Adobe Warns of Lawsuits for Using Older CC Apps

Software developer Adobe announced that versions prior to the latest two major updates of their popular subscription apps – such as Photoshop, Lightroom, and more – would no longer be available for download through Creative Cloud. But with this news comes an unusual warning of potential lawsuits, if a user continues to use older “unauthorized” versions.

Adobe didn’t publicly issue the warning of potential legal issues of using old versions of their apps; instead they sent it directly to certain customers. One customer shared their copy with PetaPixel, as seen below:

In the letter, Adobe requests that customers update to the latest version of Creative Cloud, as they are “no longer licensed to use certain older versions of the applications or deploy packages containing these older versions”. If the user or organisation does not follow this advice, then you will be open to potential legal action from third-party companies – not from Adobe themselves.

This is because certain CC apps contain copyrighted software and features created by third-party companies. These features exist within an agreed upon term, and using them outside of this term through older versions of Adobe apps could constitute as copyright infringement.

“Please be aware that if you continue to use or deploy the older, unauthorized versions of Creative Cloud, you will not have third-party claim coverage pursuant to your contract with Adobe,” Adobe states. “Should you continue to use or deploy these unauthorized versions, you may be at risk of potential claims of infringement by third parties.”

Speculation by Apple Insider suggests that Dolby could be one third-party company possessing the power to sue. Last year they sued Adobe for copyright infringement – which may have spurred on this warning to CC customers.

This is the first time that Adobe has acknowledged that restricting customers to the two most recent versions could impact their legal position. Previously, the company has justified the restriction on the basis of focusing on improving the apps from a user perspective.

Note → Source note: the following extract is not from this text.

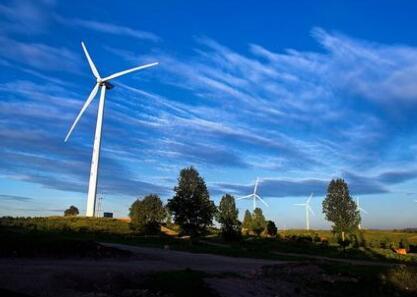 暂停4年后云南新能源大幕拉开,千万瓦风光电项目清单公布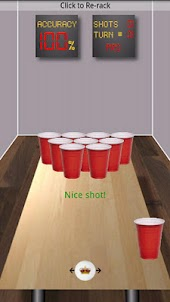 Beer Pong King Pro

Petapixel contacted Adobe, in which they responded with this official statement:

Adobe recently discontinued certain older versions of Creative Cloud applications. Customers using those versions have been notified that they are no longer licensed to use them and were provided guidance on how to upgrade to the latest authorized versions. Unfortunately, customers who continue to use or deploy older, unauthorized versions of Creative Cloud may face potential claims of infringement by third parties.

Although it is unlikely that companies such as Dolby will chase down individual creatives each time they boot an old version of Photoshop, the best bet is to update your apps as soon as possible.

Alternatively, investigate other photo editing options – such as Luminar 3. Read our review here.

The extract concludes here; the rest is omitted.